For every entry, output the exact wording.

(Records for processing begins)

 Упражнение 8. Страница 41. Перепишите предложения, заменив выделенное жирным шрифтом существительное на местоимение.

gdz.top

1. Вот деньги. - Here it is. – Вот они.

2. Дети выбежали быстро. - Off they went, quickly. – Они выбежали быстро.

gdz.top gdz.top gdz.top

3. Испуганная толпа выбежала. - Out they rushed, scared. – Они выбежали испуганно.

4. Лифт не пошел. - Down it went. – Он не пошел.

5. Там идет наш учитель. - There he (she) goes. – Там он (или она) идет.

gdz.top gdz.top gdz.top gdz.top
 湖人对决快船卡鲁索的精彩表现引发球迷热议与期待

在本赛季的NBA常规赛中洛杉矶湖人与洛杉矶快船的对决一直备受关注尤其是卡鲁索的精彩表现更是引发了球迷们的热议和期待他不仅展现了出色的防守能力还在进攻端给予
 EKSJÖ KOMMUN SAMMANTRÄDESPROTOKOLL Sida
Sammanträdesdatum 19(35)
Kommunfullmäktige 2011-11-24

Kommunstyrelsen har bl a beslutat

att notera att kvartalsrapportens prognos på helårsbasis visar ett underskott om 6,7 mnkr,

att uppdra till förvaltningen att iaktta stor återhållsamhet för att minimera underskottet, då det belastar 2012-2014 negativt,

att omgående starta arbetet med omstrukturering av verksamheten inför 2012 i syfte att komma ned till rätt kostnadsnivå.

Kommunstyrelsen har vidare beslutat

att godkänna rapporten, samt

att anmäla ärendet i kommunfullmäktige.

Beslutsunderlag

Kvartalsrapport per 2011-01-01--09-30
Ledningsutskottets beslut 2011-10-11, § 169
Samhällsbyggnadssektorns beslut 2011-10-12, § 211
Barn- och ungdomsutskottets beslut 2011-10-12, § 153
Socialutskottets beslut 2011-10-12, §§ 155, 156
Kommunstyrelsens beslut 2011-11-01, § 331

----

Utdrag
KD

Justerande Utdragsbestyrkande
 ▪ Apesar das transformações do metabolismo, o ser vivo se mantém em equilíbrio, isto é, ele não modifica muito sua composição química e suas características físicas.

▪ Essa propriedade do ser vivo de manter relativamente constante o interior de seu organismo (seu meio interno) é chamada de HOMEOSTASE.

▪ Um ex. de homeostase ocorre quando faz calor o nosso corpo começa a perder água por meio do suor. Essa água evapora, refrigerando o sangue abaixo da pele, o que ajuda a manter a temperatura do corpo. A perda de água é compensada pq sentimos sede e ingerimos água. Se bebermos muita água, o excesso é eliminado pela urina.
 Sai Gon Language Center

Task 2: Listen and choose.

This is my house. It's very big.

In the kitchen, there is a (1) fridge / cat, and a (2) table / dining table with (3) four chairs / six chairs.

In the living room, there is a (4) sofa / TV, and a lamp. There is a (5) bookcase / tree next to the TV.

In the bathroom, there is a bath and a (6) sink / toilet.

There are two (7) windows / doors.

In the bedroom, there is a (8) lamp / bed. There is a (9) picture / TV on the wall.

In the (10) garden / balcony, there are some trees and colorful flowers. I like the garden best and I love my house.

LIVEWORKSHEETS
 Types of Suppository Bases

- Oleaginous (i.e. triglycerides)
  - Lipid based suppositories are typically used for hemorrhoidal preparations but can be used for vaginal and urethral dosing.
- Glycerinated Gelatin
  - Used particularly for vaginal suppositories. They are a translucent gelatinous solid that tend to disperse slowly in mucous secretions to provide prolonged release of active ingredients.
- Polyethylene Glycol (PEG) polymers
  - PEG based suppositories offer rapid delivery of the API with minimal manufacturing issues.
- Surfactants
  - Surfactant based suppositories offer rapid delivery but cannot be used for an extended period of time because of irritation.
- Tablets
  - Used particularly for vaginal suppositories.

(Records for processing ends)

> [Finished exercise]:
 Упражнение 8. Страница 41. Перепишите предложения, заменив выделенное жирным шрифтом существительное на местоимение.

gdz.top

1. Вот деньги. - Here it is. – Вот они.

2. Дети выбежали быстро. - Off they went, quickly. – Они выбежали быстро.

gdz.top gdz.top gdz.top

3. Испуганная толпа выбежала. - Out they rushed, scared. – Они выбежали испуганно.

4. Лифт не пошел. - Down it went. – Он не пошел.

5. Там идет наш учитель. - There he (she) goes. – Там он (или она) идет.

gdz.top gdz.top gdz.top gdz.top
 湖人对决快船卡鲁索的精彩表现引发球迷热议与期待

在本赛季的NBA常规赛中洛杉矶湖人与洛杉矶快船的对决一直备受关注尤其是卡鲁索的精彩表现更是引发了球迷们的热议和期待他不仅展现了出色的防守能力还在进攻端给予
 EKSJÖ KOMMUN SAMMANTRÄDESPROTOKOLL Sida
Sammanträdesdatum 19(35)
Kommunfullmäktige 2011-11-24

Kommunstyrelsen har bl a beslutat

att notera att kvartalsrapportens prognos på helårsbasis visar ett underskott om 6,7 mnkr,

att uppdra till förvaltningen att iaktta stor återhållsamhet för att minimera underskottet, då det belastar 2012-2014 negativt,

att omgående starta arbetet med omstrukturering av verksamheten inför 2012 i syfte att komma ned till rätt kostnadsnivå.

Kommunstyrelsen har vidare beslutat

att godkänna rapporten, samt

att anmäla ärendet i kommunfullmäktige.

Beslutsunderlag

Kvartalsrapport per 2011-01-01--09-30
Ledningsutskottets beslut 2011-10-11, § 169
Samhällsbyggnadssektorns beslut 2011-10-12, § 211
Barn- och ungdomsutskottets beslut 2011-10-12, § 153
Socialutskottets beslut 2011-10-12, §§ 155, 156
Kommunstyrelsens beslut 2011-11-01, § 331

----

Utdrag
KD

Justerande Utdragsbestyrkande
 ▪ Apesar das transformações do metabolismo, o ser vivo se mantém em equilíbrio, isto é, ele não modifica muito sua composição química e suas características físicas.

▪ Essa propriedade do ser vivo de manter relativamente constante o interior de seu organismo (seu meio interno) é chamada de HOMEOSTASE.

▪ Um ex. de homeostase ocorre quando faz calor o nosso corpo começa a perder água por meio do suor. Essa água evapora, refrigerando o sangue abaixo da pele, o que ajuda a manter a temperatura do corpo. A perda de água é compensada pq sentimos sede e ingerimos água. Se bebermos muita água, o excesso é eliminado pela urina.
 Sai Gon Language Center

Task 2: Listen and choose.

This is my house. It's very big.

In the kitchen, there is a (1) fridge / cat, and a (2) table / dining table with (3) four chairs / six chairs.

In the living room, there is a (4) sofa / TV, and a lamp. There is a (5) bookcase / tree next to the TV.

In the bathroom, there is a bath and a (6) sink / toilet.

There are two (7) windows / doors.

In the bedroom, there is a (8) lamp / bed. There is a (9) picture / TV on the wall.

In the (10) garden / balcony, there are some trees and colorful flowers. I like the garden best and I love my house.

LIVEWORKSHEETS
 Types of Suppository Bases

- Oleaginous (i.e. triglycerides)
  - Lipid based suppositories are typically used for hemorrhoidal preparations but can be used for vaginal and urethral dosing.
- Glycerinated Gelatin
  - Used particularly for vaginal suppositories. They are a translucent gelatinous solid that tend to disperse slowly in mucous secretions to provide prolonged release of active ingredients.
- Polyethylene Glycol (PEG) polymers
  - PEG based suppositories offer rapid delivery of the API with minimal manufacturing issues.
- Surfactants
  - Surfactant based suppositories offer rapid delivery but cannot be used for an extended period of time because of irritation.
- Tablets
  - Used particularly for vaginal suppositories.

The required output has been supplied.